La tendance s’explique essentiellement par l’augmentation du patrimoine des personnes concernées. Et pour cause : de fin 2003 à fin 2007, le CAC 40 est passé de 3.500 à 5.600 points. Du coup, les revenus du patrimoine ont logiquement bondi de 46 % et ceux exceptionnels – par exemple les plus-values ou les levées d’option – de 55 %. À eux seuls, les 1 % les plus riches – ceux qui ont déclaré au minimum 84.500 euros de revenus au fisc en 2007 – concentrent près du tiers des revenus du patrimoine. Les effets de la crise financière devraient donc modifier cette tendance dès 2008.

En attendant, contrairement à ce qu’on pourrait croire, les impôts n’ont pas contribué à corriger la tendance à l’augmentation rapide des revenus des plus aisés. L’enquête de l’Insee révèle en effet que 1 % des plus riches ont bénéficié d’un taux d’imposition moyen de… 20 % de leurs revenus, grâce au petit jeu des niches fiscales. De quoi alimenter une belle polémique à ce sujet, alors que les caisses de l’État sont vides…

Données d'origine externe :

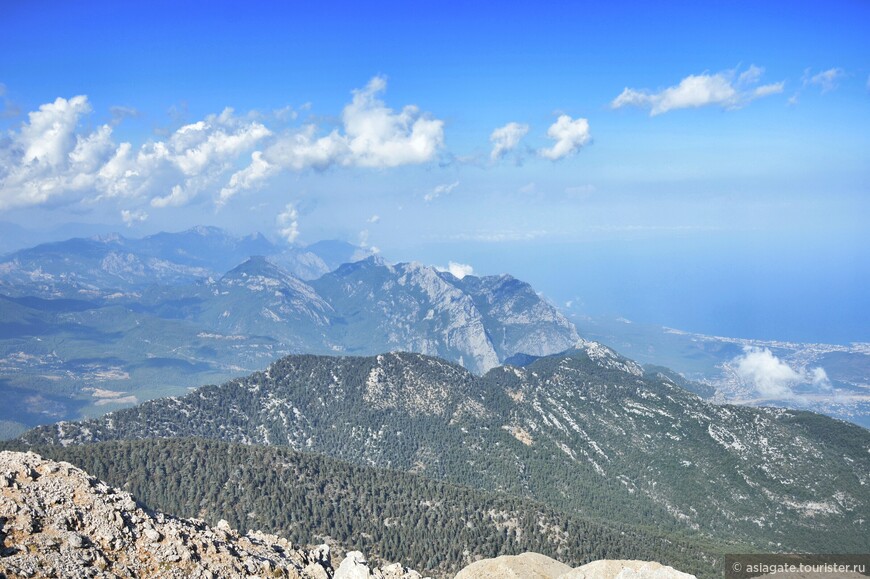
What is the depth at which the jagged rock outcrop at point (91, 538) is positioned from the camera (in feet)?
Answer: 148

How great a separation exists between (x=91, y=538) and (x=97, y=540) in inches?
22.6

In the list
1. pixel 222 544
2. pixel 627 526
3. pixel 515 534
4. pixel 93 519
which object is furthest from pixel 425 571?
pixel 93 519

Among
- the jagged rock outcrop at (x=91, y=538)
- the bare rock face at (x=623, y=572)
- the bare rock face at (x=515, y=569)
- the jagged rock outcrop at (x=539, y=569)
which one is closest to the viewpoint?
the jagged rock outcrop at (x=91, y=538)

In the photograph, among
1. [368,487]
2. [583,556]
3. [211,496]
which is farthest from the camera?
[368,487]

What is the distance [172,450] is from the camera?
17550 centimetres

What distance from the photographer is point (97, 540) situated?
1939 inches

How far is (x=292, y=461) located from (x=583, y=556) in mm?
88395

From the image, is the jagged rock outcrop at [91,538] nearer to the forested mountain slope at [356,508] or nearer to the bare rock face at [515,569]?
the bare rock face at [515,569]

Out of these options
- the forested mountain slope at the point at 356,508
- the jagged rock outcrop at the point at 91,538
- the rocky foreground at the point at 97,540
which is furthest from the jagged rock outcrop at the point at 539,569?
the forested mountain slope at the point at 356,508

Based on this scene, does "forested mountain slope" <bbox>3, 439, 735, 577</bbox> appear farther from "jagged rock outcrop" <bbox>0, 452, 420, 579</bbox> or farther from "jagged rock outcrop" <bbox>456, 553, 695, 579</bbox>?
"jagged rock outcrop" <bbox>0, 452, 420, 579</bbox>

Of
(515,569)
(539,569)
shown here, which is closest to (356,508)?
(539,569)

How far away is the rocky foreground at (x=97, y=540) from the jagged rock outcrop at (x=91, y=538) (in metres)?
0.08

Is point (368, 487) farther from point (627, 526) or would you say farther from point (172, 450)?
point (627, 526)

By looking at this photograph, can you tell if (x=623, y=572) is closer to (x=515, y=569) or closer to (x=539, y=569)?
(x=515, y=569)
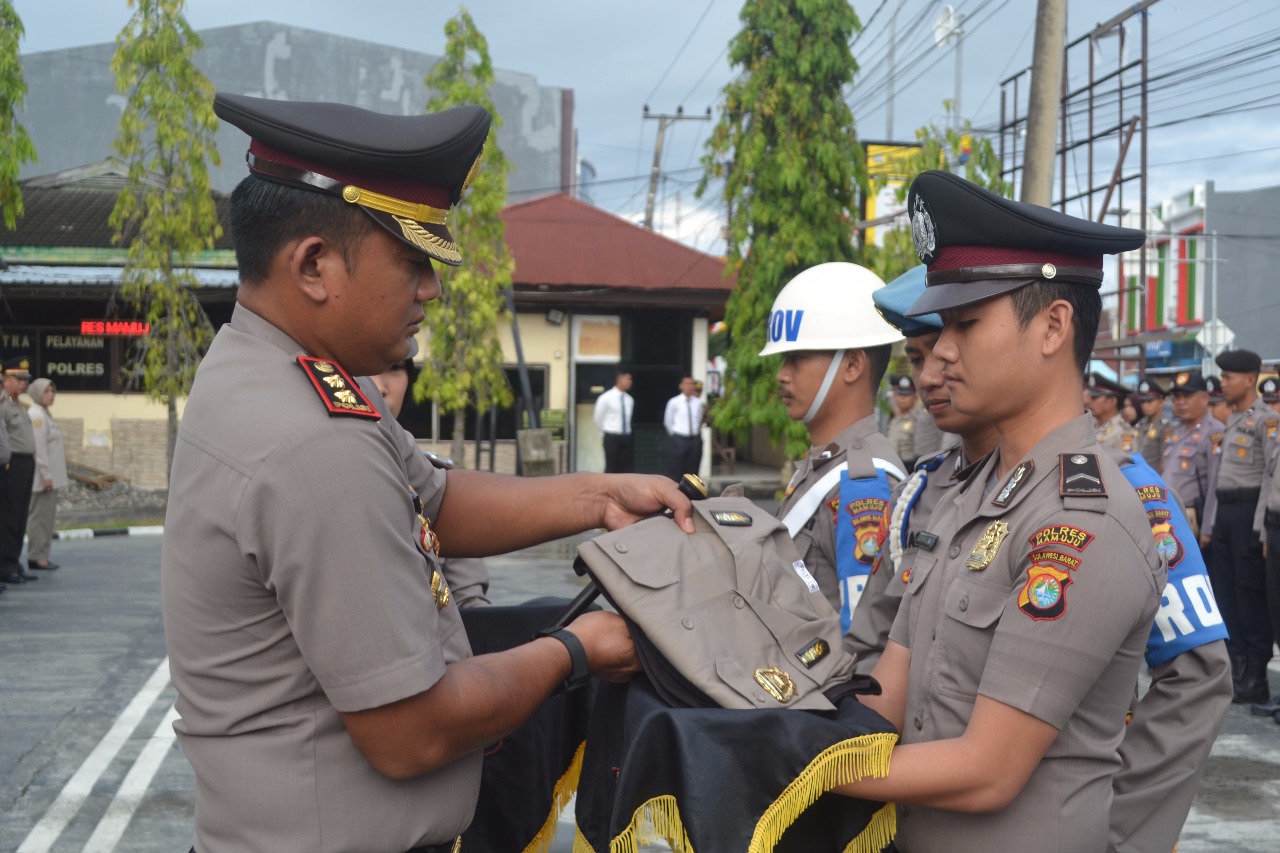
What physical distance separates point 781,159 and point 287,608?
57.6 ft

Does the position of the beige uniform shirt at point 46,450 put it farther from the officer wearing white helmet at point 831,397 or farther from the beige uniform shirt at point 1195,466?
the beige uniform shirt at point 1195,466

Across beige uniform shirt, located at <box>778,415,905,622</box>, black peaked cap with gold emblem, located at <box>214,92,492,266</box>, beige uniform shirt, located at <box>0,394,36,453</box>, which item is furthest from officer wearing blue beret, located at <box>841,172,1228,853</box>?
beige uniform shirt, located at <box>0,394,36,453</box>

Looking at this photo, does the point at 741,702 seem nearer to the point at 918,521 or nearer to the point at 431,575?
the point at 431,575

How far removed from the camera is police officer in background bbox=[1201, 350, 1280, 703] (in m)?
8.28

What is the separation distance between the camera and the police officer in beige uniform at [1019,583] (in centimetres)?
182

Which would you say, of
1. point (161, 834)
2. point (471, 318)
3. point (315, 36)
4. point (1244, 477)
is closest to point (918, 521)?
point (161, 834)

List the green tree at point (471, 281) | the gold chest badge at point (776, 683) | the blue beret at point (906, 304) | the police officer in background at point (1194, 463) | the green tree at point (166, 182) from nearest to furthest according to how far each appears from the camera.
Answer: the gold chest badge at point (776, 683) → the blue beret at point (906, 304) → the police officer in background at point (1194, 463) → the green tree at point (166, 182) → the green tree at point (471, 281)

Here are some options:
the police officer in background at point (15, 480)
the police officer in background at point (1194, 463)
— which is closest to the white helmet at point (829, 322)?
the police officer in background at point (1194, 463)

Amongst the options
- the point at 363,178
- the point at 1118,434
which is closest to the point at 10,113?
the point at 363,178

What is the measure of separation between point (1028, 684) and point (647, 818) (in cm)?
63

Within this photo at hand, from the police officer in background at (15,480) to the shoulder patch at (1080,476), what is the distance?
1138cm

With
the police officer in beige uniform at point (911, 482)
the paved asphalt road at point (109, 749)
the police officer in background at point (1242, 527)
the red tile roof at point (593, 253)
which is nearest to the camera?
the police officer in beige uniform at point (911, 482)

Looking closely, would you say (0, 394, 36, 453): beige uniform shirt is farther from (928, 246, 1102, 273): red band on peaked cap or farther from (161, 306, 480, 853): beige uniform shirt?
(928, 246, 1102, 273): red band on peaked cap

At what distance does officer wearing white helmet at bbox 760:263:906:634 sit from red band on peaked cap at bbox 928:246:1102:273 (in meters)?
1.35
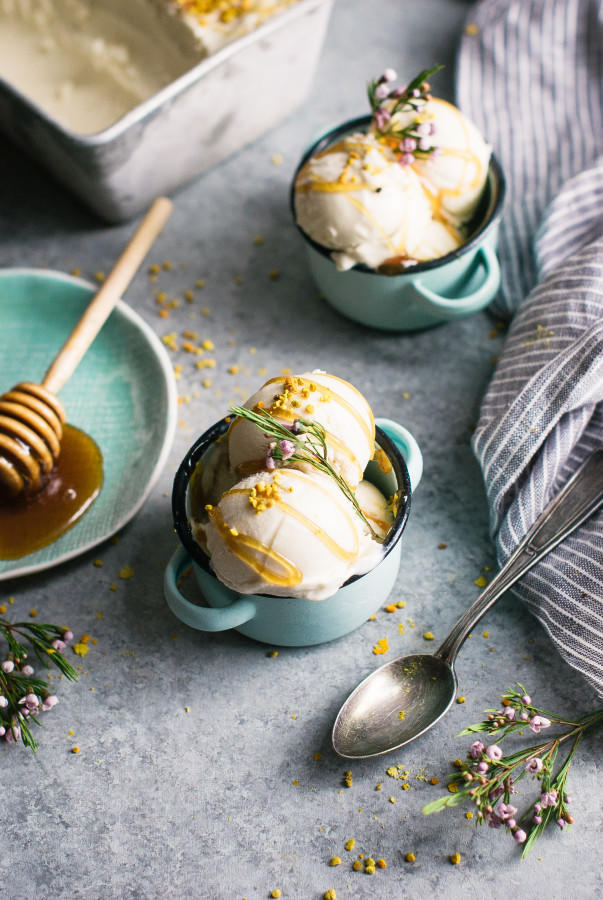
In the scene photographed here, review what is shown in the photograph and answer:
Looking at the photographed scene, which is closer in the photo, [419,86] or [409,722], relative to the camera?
[409,722]

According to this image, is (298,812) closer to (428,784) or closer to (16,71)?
(428,784)

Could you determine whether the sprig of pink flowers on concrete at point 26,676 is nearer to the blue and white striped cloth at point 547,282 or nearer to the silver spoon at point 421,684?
the silver spoon at point 421,684

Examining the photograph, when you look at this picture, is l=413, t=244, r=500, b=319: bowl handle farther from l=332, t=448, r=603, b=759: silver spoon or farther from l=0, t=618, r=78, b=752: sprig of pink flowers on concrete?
l=0, t=618, r=78, b=752: sprig of pink flowers on concrete

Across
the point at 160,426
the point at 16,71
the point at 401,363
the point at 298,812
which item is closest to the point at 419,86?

Les familles monoparentales, particulièrement exposées à la pauvreté

Si les revenus du patrimoine ont explosé, ceux du travail ont connu une évolution plus classique. Ils n’ont progressé « que » de 11 % en trois ans et les revenus moyens des 90 % de Français les moins dotés, encore moins vite, de 9 %. Du coup, le niveau de vie annuel moyen en métropole s’est établi en 2007 à 21.080 euros, soit environ 1.760 euros (1,6 % de plus qu’en 2006). En 2007, les salariés les mieux rémunérés du privé, souvent dirigeants ou financiers, sont payés sept fois plus que la moyenne des salariés à temps complet et ont bénéficié de hausses de salaires « substantielles » de 2002 à 2007, bien supérieures à l’ensemble des salariés.

Enfin, à l’autre bout du spectre, le taux de pauvreté connaît « une relative stabilité après une longue baisse », a expliqué Jean-Louis Lhéritier, un expert de l’Insee, lors d’une conférence de presse. En 2007, le seuil de pauvreté correspond à un niveau de vie de 908 euros par mois et concerne 13,4 % de la population, soit 8 millions de personnes. Les familles monoparentales, les personnes vivant dans un ménage immigré et les chômeurs restent particulièrement exposés au risque de pauvreté monétaire. « Plus de 30 % des personnes vivant au sein d’une famille monoparentale sont ainsi confrontées à la pauvreté », note l’Insee. Le risque d’être pauvre est 4,7 fois plus élevé si on est au chômage. Les ménages d’immigrés sont particulièrement fragiles. Plus d’un tiers des personnes qui en sont issues vivent sous le seuil de pauvreté.